I tried splitting the file but it takes more than 5 minutes to split. Is there faster way?
So is the getfile & splitfile processors taking 5 min ?
What is the use pattern of the data after the file is split.
Also it took me a secound to get a 400 mb split it in 5 files(split by lines number)
Hi @Adrian Oprea, Actually I am splitting the file into 10,0000 and then to 10000 and then to 1000 so on. As, the number of lines should be small to be sent to kafka. A single file would take 5 minutes or more. What is the most appropriate way to convert file into streams.
Your bottle neck is the flowfile repo configuration parameters.
Things to look for:
1 - is your repos sharing the same disk volume ?

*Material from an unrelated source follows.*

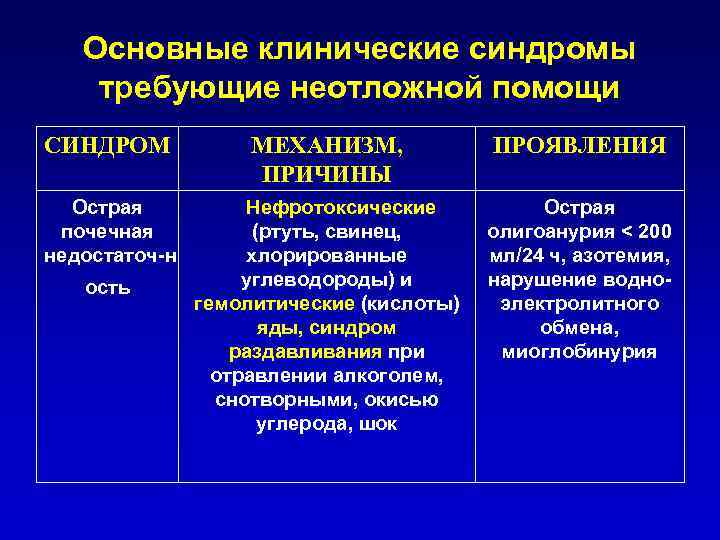 Основные клинические синдромы требующие неотложной помощи

| СИНДРОМ | МЕХАНИЗМ, ПРИЧИНЫ | ПРОЯВЛЕНИЯ |
|---|---|---|
| Острая почечная недостаточ-н ость | Нефротоксические (ртуть, свинец, хлорированные углеводороды) и гемолитические (кислоты) яды, синдром раздавливания при отравлении алкоголем, снотворными, окисью углерода, шок | Острая олигоанурия < 200 мл/24 ч, азотемия, нарушение водно-электролитного обмена, миоглобинурия |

I have for each major repo their own disk so i wont have to fight for IO and they are not on the same disk as the nifi install.
2 - what is the value of the nifi.queue.swap.threshold parameter, default is 20000 after this your NiFi will swap even with RAM available
Eg: if your max queue would be 4000000 lines make sure you have this set in the
Note: You JVM memory settings in the bootstrap.conf have to copmply with the volume allowed in your nifi.queue.swap.threshold, so if you have multiple data flows with 400 mb + what ever else you need to sum this to fit in your JVM Heap
3 - what is the Concurrent Tasks value on the SplitText by 10 ? (make sure this is 25% of Split by 1) eg:2
4 - what is the Concurrent Tasks value on the SplitText by 1 ? eg:8
I do a similar data flow and i can do 5000000 rows in 40 sec. This does not consider Kafka Push.
i hope this helps